Nous extrayons également du «Sahih» de Bokhari, au début du chapitre sur la guerre sainte, ces paroles de Sa'd ibn abî Waqqâs (Radia Allah ‘anh) : «A la fin de chaque prière, le prophète (Salla Allah ‘alayhi wa Salam) demandait la protection de Dieu (ta'awwudh) en ces termes : Seigneur, je Te demande de me préserver de la lâcheté, d'être ramené à un âge avilissant, de la séduction de ce bas-monde et du châtiment de la tombe !»

 

Prononciation : Allahoma ini a’oudo bika mina aljobni wa a’oudo bika ane oradda ila ardali al’omri, wa a’oudo bika mine fitnati addonia wa a’oudo bika mine ‘adabi alkabri.

 

Nous extrayons également des «Sunans» d'abû Dawud, de Tirmidhî et de Nassâ'î, ces propos de Abdallah ibn 'Amr (Radia Allah ‘anh) : «Le Prophète (Salla Allah ‘alayhi wa Salam) a dit : Il est deux œuvres (ou deux vertus), aisées à mettre en pratique, mais auxquelles bien peu s'adonnent et qui vaudront à tout serviteur musulman qui s'applique à les pratiquer régulièrement, d'entrer au Paradis.

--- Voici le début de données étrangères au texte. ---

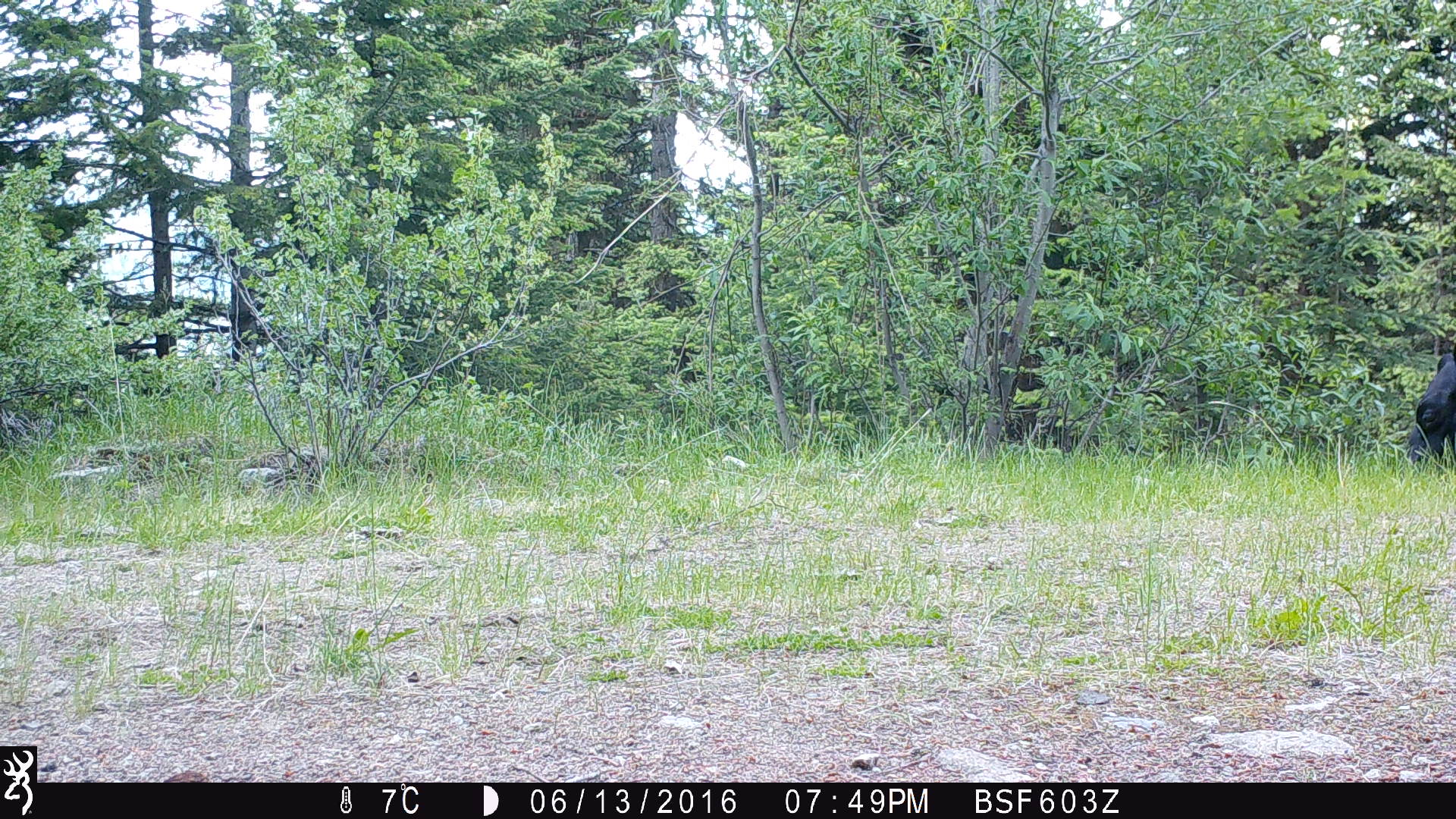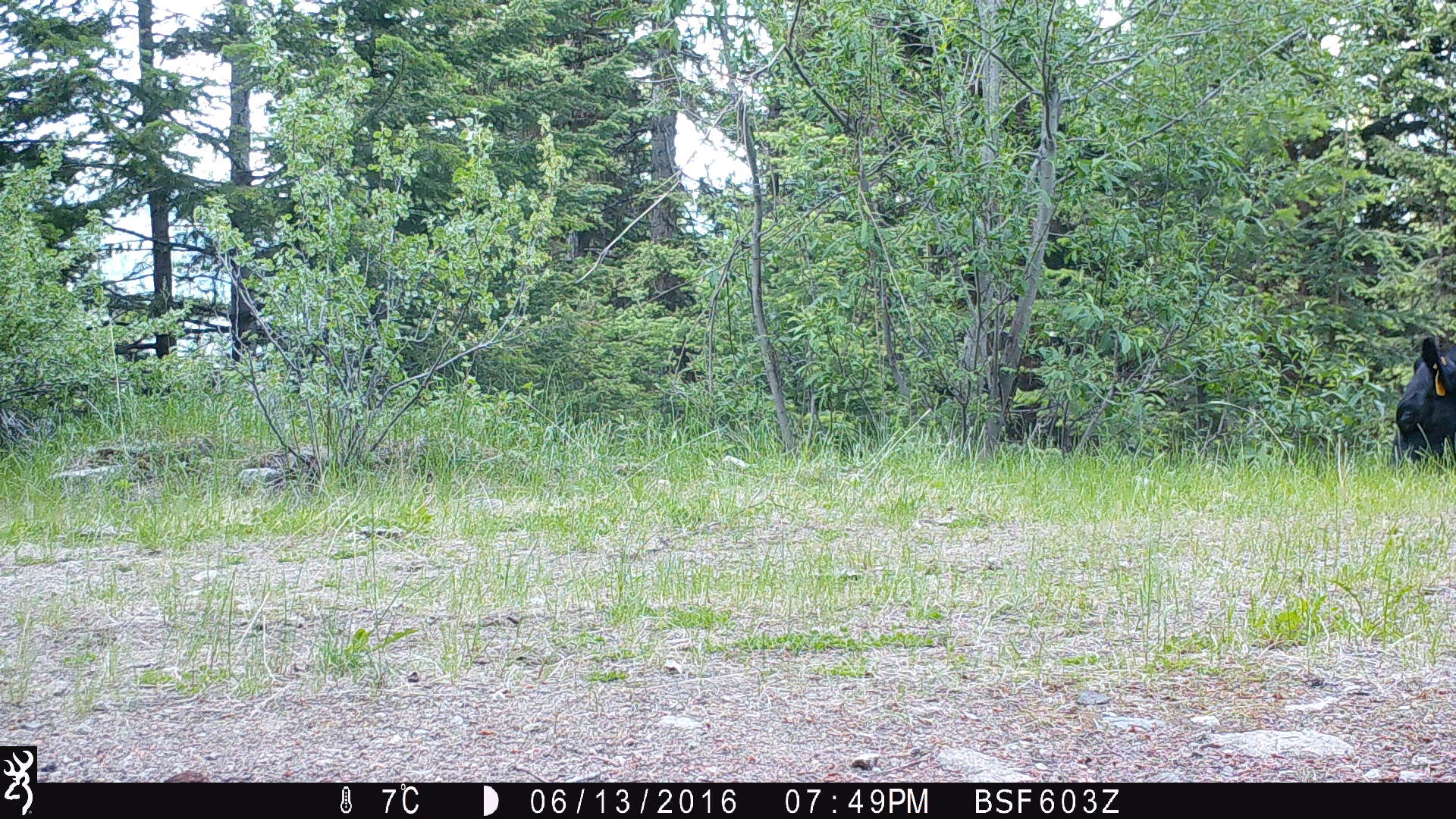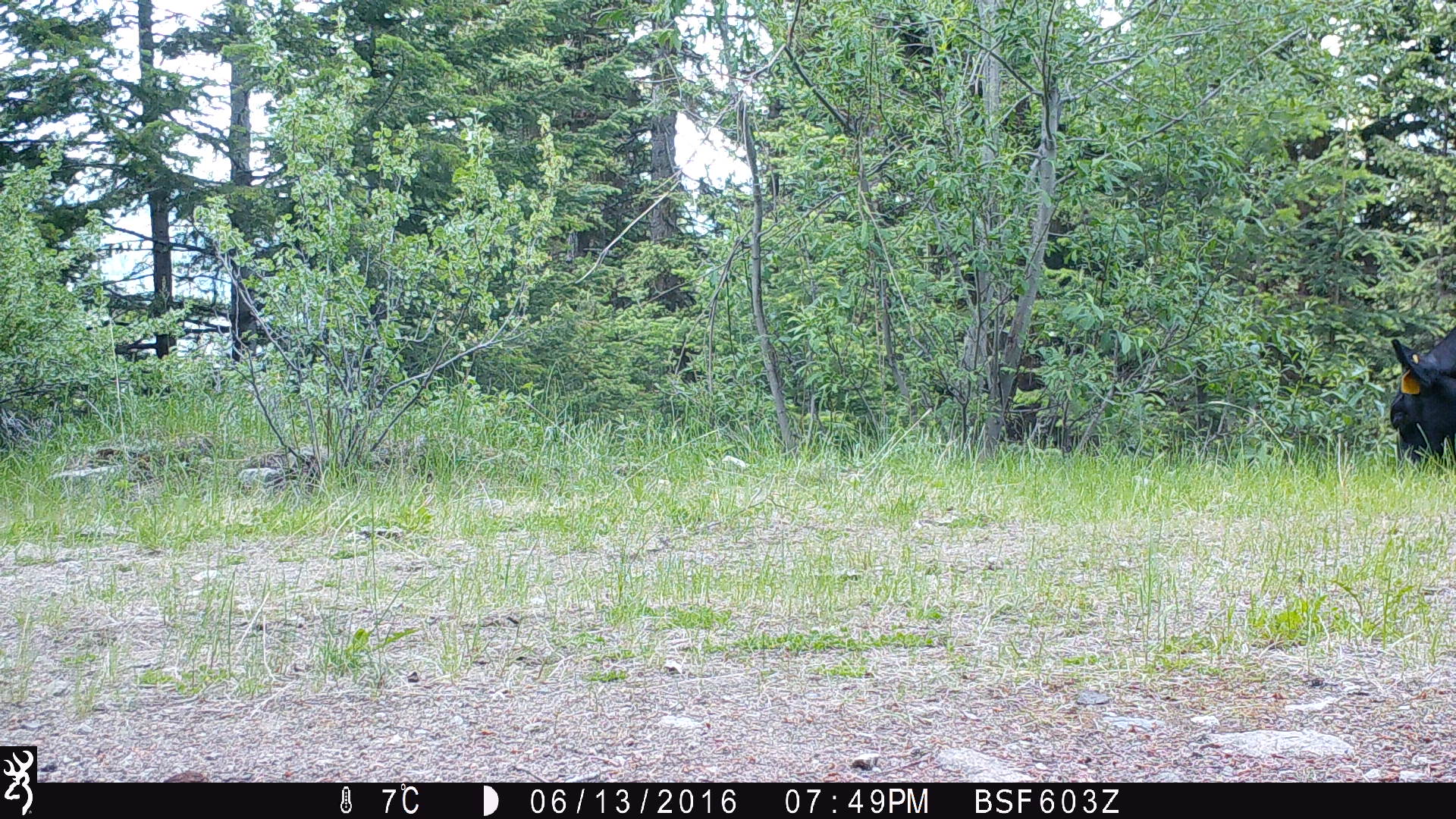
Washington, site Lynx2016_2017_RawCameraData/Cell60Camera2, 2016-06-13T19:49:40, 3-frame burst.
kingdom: Animalia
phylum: Chordata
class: Mammalia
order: Artiodactyla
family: Bovidae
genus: Bos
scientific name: Bos taurus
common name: domestic cattle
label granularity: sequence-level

Elles consistent, à la fin de chaque prière, à glorifier Dieu dix fois, à Le louer dix fois et à Le magnifier dix fois. Ce qui fait en tout cent cinquante mots à prononcer avec sa langue, mais qui en vaudront quinze cents dans la balance. Et si, lorsqu'il se met au lit, le serviteur proclame encore trente-quatre fois la grandeur de Dieu, Le loue trente-trois fois et Le glorifie trente-trois fois, il aura répété cent mots qui lui en vaudront mille dans la balance. (Abdallah précise : J'ai moi-même vu le prophète (Salla Allah ‘alayhi wa Salam) compter ces formules sur ses doigts et il poursuit le hadîth.) Les gens demandèrent alors : O Envoyé de Dieu, comment se fait-il que des œuvres aisées à accomplir ne soient mises en pratique que par peu de gens ? Il leur répondit : C'est parce que Satan vous rend visite pendant votre sommeil et vous endort avant d'avoir répété ces formules ; il vous visite également en prière pour vous rappeler des affaires mondaines, vous empêchant ainsi de les répéter [après la prière].»  La chaîne des transmetteurs de ce hadîth est sûre, à l'exception de 'Atâ' ibn al-Sâ'ib qui ne fait pas l'unanimité, car il lui arrive de mélanger plusieurs hadîth entre eux. Toutefois, Ayyûb al-Sikhtiyânî affirme la validité de la transmission en ce qui concerne ce hadîth.

 

Nous trouvons chez les mêmes auteurs et chez d'autres, ces propos de 'Uqba ibn 'Amir (Radia Allah ‘anh): «Le prophète (Salla Allah ‘alayhi wa Salam) m'a ordonné de réciter les deux dernières sourates du Coran, appelées «les Protectrices» (al-Mu'awidhatayn) à la fin de chaque prière.» Dans la version d'abû Dâwûd, il est question : «des trois dernières sourates.»

 

Nous extrayons également des «Sunans» d'abû Dâwûd et de Nassâ'î, la chaîne des transmetteurs étant fiable, ces propos de Mu'âdh (Radia Allah ‘anh): «Le prophète (Salla Allah ‘alayhi wa Salam) me prit par la main et me dit : O Mu'âdh, par Dieu, certes je t'aime ! Puis il ajouta : Je te recommande, ô Mu'âdh, de dire régulièrement à la fin de chaque prière : Seigneur, aide-moi à me rappeler de Toi (ou encore : à Te mentionner), à Te remercier et à T'adorer le mieux possible.»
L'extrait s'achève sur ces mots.